まだ決定ではないようですが、これって党規約第三条の(5)に違反していませんかねぇ。誰もそのことに気が付かなかったのでしょうか。いや、党中央の決定には逆らえなかったのでしょうか。

はっきり言いますけど、これこそが独裁政党である証拠ですから。

近年、日本共産党こそ唯一のまともな野党だとの意見があるようですが、よほど独裁政治がお好きなんだと思えます。私は十代前半の頃から日本共産党の下部組織である民青の人たちと近い関係にありました。当初は民青に入るつもりでした。

でも途中で気が付いた。この人たち、下からの意見なんざ聴きやしないと。優秀な党中央の支持に従うことだけを求めていて、大衆の味方面しながら、大衆の意見なんざ聴く気がない。

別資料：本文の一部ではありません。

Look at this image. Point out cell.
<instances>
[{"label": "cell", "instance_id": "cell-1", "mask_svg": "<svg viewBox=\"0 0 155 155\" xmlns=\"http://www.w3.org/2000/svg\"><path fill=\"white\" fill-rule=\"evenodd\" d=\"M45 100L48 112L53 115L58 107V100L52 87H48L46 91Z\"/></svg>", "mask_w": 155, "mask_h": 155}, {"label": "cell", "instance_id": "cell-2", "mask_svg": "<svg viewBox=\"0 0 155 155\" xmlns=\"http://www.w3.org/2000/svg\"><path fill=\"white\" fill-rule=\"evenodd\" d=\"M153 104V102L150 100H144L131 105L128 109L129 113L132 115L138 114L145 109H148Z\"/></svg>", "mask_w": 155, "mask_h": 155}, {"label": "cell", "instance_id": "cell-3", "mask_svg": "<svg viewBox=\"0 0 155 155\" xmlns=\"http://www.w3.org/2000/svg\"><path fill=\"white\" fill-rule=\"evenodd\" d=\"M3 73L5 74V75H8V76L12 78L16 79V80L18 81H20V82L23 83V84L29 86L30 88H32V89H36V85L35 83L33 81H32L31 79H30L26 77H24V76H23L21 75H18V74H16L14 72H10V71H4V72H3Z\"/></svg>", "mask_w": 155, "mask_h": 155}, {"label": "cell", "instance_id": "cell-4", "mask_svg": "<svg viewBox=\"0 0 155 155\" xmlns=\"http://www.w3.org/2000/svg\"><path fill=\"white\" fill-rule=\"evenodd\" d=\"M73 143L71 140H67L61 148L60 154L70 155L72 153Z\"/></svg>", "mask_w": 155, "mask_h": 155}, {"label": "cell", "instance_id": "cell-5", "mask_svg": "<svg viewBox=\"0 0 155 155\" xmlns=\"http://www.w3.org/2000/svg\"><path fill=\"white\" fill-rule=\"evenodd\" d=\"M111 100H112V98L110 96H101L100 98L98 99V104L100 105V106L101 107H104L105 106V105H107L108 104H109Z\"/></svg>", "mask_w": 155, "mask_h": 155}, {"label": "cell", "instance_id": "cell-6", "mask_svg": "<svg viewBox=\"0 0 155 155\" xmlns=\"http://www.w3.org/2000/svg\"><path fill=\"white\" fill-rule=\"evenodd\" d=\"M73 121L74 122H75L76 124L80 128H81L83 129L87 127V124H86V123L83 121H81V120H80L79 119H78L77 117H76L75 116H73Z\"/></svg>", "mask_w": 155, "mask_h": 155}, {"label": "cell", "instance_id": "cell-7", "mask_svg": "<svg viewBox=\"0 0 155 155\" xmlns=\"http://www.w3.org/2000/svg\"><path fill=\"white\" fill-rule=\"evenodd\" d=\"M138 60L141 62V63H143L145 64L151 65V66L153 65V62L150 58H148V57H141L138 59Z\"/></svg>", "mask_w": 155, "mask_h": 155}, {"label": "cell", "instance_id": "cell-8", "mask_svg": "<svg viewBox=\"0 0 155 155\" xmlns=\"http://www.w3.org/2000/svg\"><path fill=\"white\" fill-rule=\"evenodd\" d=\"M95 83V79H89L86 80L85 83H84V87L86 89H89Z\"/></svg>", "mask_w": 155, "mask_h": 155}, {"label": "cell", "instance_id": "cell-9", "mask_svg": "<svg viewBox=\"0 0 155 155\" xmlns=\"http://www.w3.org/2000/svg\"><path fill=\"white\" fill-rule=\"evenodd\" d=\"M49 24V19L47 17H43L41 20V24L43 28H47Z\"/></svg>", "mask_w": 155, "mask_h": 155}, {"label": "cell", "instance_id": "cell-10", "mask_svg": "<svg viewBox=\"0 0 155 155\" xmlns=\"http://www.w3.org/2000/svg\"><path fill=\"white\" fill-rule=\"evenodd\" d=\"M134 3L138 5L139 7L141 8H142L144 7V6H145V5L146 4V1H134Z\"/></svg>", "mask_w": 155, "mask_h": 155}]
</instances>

私が一番身近に感じていた政党が日本共産党でした。一番期待していた政党でもありました。それだけに、この独裁体質に気が付いた時の失望は大きく、10代後半には政治に絶望して、自ら遠ざかり、関わることを避けました。

民主党の惨めな失敗以来、共産党に期待している方が少なくないのは承知していますが、どうか今回の事件を虚心に受け止めて欲しいものです。そして目を覚まして欲しい。これが独裁政治を本質とする政党である証拠なのだとね。